As for drilling your box you can slip it over a 2X4 so that you are drilling onto a stable base.
 
Hi Dan,

Well, I don't really need extra capacity in the drain. It has more than I need. I would consider two smaller tubes to replace the large one maybe.

I don't really understand why matching the drain is frowned upon. People seem to have been running overflows without durso if their system seems to be working without noise and such. This is the same idea, their pump matches their siphon rate well enough to not incorporate a lot of air, or sound like it is flushing.

I am really hesistant to set up the durso. I tried a couple of different air-incorporating designs and they are noisy due to bubbles in the sump, even after you quiet the drain. Whereas with the flow matching the drain, I don't hear anything (ahh, silence)

I haven't heard a good explanation for why having an overflow capacity matching that of your pump flow is a problem. The chances of a clog and flood seem the same as if you don't have it hooked up this way to me.

As for drilling, is there any way i'd crack this box? It's awefully expensive and I definitely can't chance that.

Thanks!
Angela
 
Hi Angela.

It's not so much the matched drain. My 72 BF uses a matched drain. It's having a fixed drain that can be problematic if there are changes in the system. My 72 uses a float in the drain to match it.
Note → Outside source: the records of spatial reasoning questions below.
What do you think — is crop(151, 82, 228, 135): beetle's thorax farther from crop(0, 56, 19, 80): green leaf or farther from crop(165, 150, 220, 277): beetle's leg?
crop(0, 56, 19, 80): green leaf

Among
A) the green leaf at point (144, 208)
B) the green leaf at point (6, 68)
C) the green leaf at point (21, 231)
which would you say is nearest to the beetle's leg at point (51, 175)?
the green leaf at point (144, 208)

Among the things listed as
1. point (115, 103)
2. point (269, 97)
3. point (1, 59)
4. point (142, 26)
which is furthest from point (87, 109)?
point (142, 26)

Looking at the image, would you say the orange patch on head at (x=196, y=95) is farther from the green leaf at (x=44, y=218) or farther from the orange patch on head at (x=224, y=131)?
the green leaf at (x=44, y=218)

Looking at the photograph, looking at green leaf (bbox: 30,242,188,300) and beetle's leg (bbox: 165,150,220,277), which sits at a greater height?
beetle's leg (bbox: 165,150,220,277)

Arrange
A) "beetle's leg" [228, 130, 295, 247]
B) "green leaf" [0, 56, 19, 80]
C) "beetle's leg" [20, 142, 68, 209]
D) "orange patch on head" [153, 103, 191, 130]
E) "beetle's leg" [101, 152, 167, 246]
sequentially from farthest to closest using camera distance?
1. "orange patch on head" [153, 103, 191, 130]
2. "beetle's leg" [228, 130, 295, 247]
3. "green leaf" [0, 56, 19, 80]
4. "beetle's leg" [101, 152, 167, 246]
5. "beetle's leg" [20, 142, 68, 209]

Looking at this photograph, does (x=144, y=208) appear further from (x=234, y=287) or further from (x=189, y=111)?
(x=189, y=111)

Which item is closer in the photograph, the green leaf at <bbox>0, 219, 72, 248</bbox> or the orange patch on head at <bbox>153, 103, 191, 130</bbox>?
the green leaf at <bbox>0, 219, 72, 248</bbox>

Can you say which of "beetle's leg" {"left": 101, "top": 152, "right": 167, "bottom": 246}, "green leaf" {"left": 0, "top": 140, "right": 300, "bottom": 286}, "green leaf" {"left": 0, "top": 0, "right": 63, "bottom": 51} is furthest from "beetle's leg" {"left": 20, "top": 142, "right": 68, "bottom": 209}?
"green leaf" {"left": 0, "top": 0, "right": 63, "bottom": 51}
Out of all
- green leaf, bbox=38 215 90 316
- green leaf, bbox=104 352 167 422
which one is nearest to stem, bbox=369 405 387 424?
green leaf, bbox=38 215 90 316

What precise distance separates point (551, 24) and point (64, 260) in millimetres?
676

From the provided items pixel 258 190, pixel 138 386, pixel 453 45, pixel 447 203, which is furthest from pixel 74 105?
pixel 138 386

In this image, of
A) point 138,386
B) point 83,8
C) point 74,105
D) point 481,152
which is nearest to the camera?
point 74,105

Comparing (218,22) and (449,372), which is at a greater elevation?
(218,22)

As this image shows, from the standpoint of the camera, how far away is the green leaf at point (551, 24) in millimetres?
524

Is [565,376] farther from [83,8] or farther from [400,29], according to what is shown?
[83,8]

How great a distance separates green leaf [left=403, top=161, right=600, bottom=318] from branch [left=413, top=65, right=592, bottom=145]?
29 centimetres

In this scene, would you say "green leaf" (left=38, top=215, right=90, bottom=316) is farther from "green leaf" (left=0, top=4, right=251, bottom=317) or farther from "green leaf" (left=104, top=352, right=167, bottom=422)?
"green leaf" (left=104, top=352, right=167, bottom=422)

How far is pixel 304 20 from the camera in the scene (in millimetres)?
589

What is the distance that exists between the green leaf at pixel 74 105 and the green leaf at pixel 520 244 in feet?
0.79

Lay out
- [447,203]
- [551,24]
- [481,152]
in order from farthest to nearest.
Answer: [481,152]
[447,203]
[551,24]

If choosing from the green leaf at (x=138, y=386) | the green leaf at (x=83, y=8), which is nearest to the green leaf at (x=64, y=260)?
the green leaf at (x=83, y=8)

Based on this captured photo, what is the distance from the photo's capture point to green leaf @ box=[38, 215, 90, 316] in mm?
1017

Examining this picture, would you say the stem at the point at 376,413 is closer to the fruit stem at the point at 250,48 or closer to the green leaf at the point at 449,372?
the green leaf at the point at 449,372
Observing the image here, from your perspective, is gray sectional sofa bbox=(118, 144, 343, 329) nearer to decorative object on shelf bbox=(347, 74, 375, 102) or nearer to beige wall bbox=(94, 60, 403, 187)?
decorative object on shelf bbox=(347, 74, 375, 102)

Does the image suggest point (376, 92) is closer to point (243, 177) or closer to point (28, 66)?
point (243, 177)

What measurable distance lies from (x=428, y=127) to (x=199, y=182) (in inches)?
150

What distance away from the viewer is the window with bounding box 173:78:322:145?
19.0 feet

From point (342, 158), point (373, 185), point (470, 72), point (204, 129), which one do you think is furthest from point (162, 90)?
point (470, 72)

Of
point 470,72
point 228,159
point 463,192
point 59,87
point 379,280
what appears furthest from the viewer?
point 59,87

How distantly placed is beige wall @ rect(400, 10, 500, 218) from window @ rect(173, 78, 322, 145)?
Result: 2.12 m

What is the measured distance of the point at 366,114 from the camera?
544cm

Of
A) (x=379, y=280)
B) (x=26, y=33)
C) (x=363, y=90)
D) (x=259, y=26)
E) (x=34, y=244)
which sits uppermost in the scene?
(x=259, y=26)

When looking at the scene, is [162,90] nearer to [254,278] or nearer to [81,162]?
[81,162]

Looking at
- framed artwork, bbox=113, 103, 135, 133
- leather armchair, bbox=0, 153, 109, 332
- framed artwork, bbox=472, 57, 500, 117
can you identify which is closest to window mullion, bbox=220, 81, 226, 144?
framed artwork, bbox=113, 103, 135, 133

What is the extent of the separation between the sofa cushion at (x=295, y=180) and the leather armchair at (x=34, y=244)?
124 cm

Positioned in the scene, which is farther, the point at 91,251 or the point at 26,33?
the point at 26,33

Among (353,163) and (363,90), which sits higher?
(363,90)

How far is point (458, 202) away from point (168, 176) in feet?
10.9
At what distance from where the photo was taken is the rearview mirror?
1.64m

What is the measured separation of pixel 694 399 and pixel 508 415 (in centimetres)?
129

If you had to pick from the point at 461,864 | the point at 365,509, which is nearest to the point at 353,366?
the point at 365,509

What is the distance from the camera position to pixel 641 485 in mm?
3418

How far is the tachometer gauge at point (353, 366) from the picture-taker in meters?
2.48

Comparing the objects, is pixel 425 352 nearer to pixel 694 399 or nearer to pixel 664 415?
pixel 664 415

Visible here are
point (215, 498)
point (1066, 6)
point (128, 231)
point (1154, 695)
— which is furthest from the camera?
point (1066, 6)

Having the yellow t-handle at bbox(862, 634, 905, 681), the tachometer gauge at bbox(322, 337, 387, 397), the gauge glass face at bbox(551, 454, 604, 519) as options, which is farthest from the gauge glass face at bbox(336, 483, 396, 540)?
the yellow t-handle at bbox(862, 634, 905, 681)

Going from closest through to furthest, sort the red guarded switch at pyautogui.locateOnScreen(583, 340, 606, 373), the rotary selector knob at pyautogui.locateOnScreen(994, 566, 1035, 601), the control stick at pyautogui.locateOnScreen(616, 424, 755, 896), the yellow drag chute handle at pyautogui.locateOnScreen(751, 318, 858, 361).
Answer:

I am generally atisfied but the 100 I am building uses a durso and I like it much better. It's just my experience using both.
 
It is a float with a small hole molded into the top and a shaft that slips into the drain. The bottom of the shaft is open and cut at an angle. This lets some air escape the top of the float from the drain. The top of the drain is perforated. When there is no water in the overflow the float shaft fully closes the perforations in the drain. As the overflow fills and the float raises the shaft lifts out of the drain. The higher it floats the more drain is open. Once the drain is balanced with the overflow the float sits relatively still but will drop if the flow is reduced or raise if it is increased and thus keeps the balance.

Hope that makes sense.
 
no pictures. I have the overflow blacked out.

Basically the higher the float rises the bigger the hole into the drain gets. The lower the float the smaller the drain hole.
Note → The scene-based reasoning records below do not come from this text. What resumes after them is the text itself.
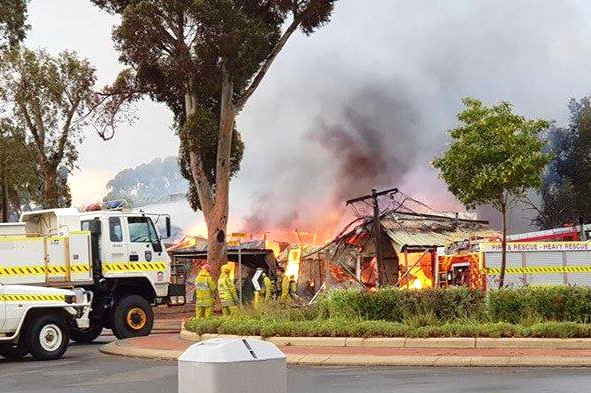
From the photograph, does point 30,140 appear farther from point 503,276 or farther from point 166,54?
point 503,276

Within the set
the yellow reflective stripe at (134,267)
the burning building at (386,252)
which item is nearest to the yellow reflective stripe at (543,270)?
the burning building at (386,252)

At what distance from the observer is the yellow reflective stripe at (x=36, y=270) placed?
21606 mm

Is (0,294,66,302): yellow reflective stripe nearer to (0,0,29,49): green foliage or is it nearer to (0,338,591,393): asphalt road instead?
(0,338,591,393): asphalt road

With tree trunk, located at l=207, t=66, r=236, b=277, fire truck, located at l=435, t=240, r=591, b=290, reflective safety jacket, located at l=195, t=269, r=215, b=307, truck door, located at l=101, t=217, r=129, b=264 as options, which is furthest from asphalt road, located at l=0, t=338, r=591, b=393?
fire truck, located at l=435, t=240, r=591, b=290

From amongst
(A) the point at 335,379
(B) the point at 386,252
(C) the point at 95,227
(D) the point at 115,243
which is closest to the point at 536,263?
(B) the point at 386,252

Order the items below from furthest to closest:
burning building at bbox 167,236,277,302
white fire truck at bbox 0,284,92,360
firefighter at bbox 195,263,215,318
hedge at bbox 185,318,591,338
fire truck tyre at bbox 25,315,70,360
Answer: burning building at bbox 167,236,277,302, firefighter at bbox 195,263,215,318, fire truck tyre at bbox 25,315,70,360, white fire truck at bbox 0,284,92,360, hedge at bbox 185,318,591,338

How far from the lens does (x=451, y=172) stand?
30328mm

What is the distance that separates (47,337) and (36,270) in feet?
14.1

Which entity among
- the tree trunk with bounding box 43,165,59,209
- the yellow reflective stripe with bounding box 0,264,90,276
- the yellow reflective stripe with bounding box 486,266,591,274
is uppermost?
the tree trunk with bounding box 43,165,59,209

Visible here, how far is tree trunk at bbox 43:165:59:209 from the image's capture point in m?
42.2

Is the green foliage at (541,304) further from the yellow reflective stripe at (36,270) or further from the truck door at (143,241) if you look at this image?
Answer: the yellow reflective stripe at (36,270)

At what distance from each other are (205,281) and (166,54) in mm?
10237

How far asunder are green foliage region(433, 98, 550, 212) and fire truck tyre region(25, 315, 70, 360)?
15.2m

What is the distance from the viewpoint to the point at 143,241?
77.0 feet
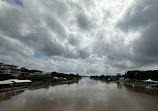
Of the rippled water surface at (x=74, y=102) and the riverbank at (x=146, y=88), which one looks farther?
the riverbank at (x=146, y=88)

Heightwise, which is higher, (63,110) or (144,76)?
(144,76)

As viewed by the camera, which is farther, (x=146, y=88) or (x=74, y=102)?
(x=146, y=88)

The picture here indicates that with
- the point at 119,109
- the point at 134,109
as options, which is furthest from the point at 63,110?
the point at 134,109

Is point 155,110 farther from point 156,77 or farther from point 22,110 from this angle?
point 156,77

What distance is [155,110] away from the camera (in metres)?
16.9

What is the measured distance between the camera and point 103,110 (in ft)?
52.6

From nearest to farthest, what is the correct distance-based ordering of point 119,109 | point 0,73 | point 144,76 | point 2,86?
point 119,109 → point 2,86 → point 0,73 → point 144,76

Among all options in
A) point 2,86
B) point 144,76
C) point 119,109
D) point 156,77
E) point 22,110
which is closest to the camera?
point 22,110

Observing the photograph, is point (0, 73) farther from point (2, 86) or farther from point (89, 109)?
point (89, 109)

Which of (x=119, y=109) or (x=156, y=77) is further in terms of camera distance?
(x=156, y=77)

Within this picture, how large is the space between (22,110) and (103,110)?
558 inches

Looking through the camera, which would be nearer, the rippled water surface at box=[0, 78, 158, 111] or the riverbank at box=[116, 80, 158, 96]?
the rippled water surface at box=[0, 78, 158, 111]

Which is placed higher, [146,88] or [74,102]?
[74,102]

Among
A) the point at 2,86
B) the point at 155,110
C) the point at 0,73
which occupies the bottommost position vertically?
the point at 155,110
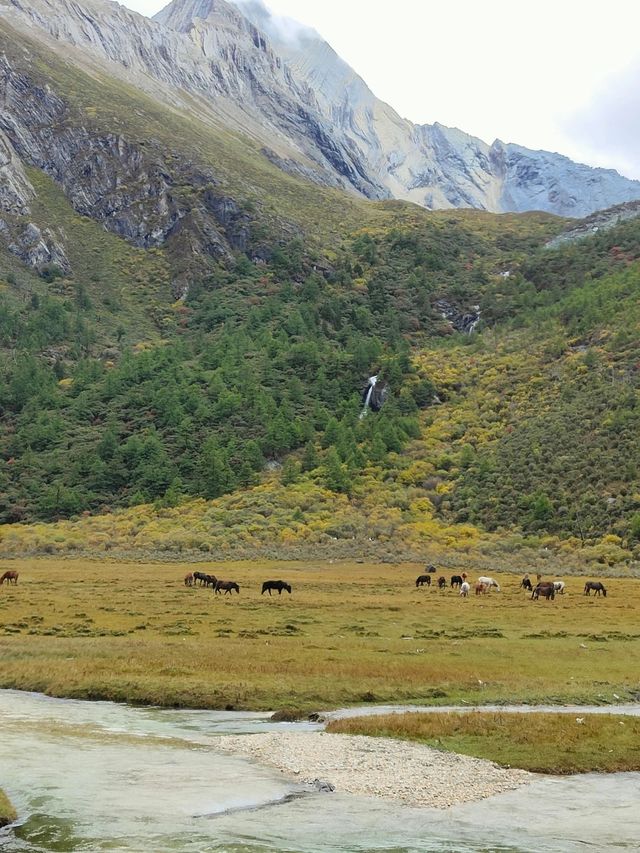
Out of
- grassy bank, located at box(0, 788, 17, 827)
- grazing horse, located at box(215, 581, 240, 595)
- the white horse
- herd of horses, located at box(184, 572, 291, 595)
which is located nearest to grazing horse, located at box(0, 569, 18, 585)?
herd of horses, located at box(184, 572, 291, 595)

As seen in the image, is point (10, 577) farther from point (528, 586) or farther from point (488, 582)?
point (528, 586)

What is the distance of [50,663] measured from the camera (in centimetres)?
3728

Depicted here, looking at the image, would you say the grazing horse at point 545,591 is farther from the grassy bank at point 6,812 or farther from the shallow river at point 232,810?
the grassy bank at point 6,812

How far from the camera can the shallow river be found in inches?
647

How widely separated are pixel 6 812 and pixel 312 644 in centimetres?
2602

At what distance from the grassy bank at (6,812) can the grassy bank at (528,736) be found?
11500 millimetres

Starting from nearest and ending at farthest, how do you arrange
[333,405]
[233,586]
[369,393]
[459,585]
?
[233,586] → [459,585] → [333,405] → [369,393]

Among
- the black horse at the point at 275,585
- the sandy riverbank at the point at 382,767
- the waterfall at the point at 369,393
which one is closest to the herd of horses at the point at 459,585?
the black horse at the point at 275,585

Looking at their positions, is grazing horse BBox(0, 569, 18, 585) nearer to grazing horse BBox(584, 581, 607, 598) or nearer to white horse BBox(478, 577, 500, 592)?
white horse BBox(478, 577, 500, 592)

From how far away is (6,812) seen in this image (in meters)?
17.7

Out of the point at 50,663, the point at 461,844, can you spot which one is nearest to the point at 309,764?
the point at 461,844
The overflow level keeps rising until the float is high enough that the hole in the drain is balanced with the water entering the overflow.

Make any more sense?
 
Not sure I can envision the physical concept, but the sound of it makes sense. I'm not sure how this would work for me. I guess it would let more air in if the overflow level got higher, but the overflow doesn't get higher. If I don't close it some the overflow is much faster than the pump so, in this setting, the level never rises past wherever the standpipe is.